# 1985 TORO 724 MODEL 38050



## Yours and mine (Nov 14, 2021)

New to the site and tried to find a technical manual for Toro 38050 in any links in the community. Would like the wiring diagram or photo as I bypassed key switch last season and it ran fine. This year I see dangling wires and no spark. Any help would appreciated. Thanks Mark


----------



## Yanmar Ronin (Jan 31, 2015)

Welcome to SBF, glad to have you here.


----------



## sledman8002002 (Jan 20, 2021)

Yours and mine said:


> Would like the wiring diagram or photo


The best I could find is on Toro's parts page, if you look under the 'handle assembly' there is a wiring schematic pic. I'm not sure how helpful that'll be, but maybe.






Parts – 724 Snowthrower | Toro







www.toro.com


----------



## Yours and mine (Nov 14, 2021)

Thank you. Unfortunately I need a pic of the side of the blower were the wires all come together next to
cowling to right of carb


----------



## oneboltshort (Dec 16, 2019)

Member classicat has lots of info related here:
How to Test Toro Interlock Module / Circuit


----------



## crazzywolfie (Jun 2, 2014)

did you remember to throttle up the machine? i got a toro with the key and all the safety stuff bypassed also and the throttle is the only thing left that will kill the spark.


----------



## paulm12 (May 22, 2015)

my 38050


----------



## Yours and mine (Nov 14, 2021)

crazzywolfie said:


> did you remember to throttle up the machine? i got a toro with the key and all the safety stuff bypassed also and the throttle is the only thing left that will kill the spark.


Thank. I believe the next post has the pictures I requested


crazzywolfie said:


> did you remember to throttle up the machine? i got a toro with the key and all the safety stuff bypassed also and the throttle is the only thing left that will kill the spark.


Thanks. Next post has pictures I requested.


----------



## Yours and mine (Nov 14, 2021)

paulm12 said:


> my 38050
> View attachment 183029
> View attachment 183030
> View attachment 183031


Perfect. Thank you. I now know where wires will go.
Thanks. Mark


----------



## crazzywolfie (Jun 2, 2014)

to tell the truth i feel like i am still lost. i really don't see how pictures of where the wires go will help you get spark back? it really seems like you shouldn't be worried about the wiring till after you get the spark back if you actually want to hook all the safety features back up.


----------



## Darby (Dec 18, 2020)

Information shown>

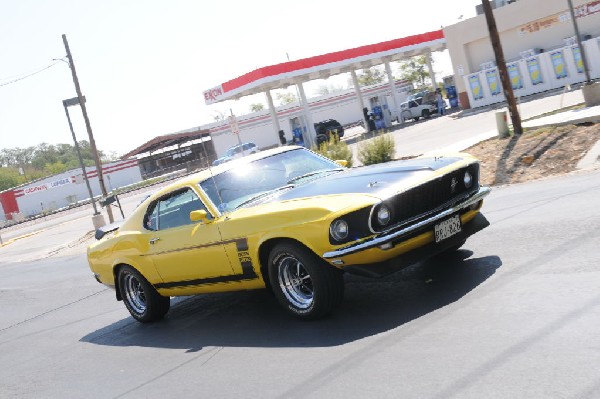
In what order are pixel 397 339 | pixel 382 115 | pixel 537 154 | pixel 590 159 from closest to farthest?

Task objective> Copy the Toro snowthrower thread from "to tell the" to "(Dec 18, 2020)", swapping "safety features" for "interlocks". The lines above are separate material with no tie to the Toro snowthrower thread.

Answer in full>
to tell the truth i feel like i am still lost. i really don't see how pictures of where the wires go will help you get spark back? it really seems like you shouldn't be worried about the wiring till after you get the spark back if you actually want to hook all the interlocks back up.


----------



## Darby (Dec 18, 2020)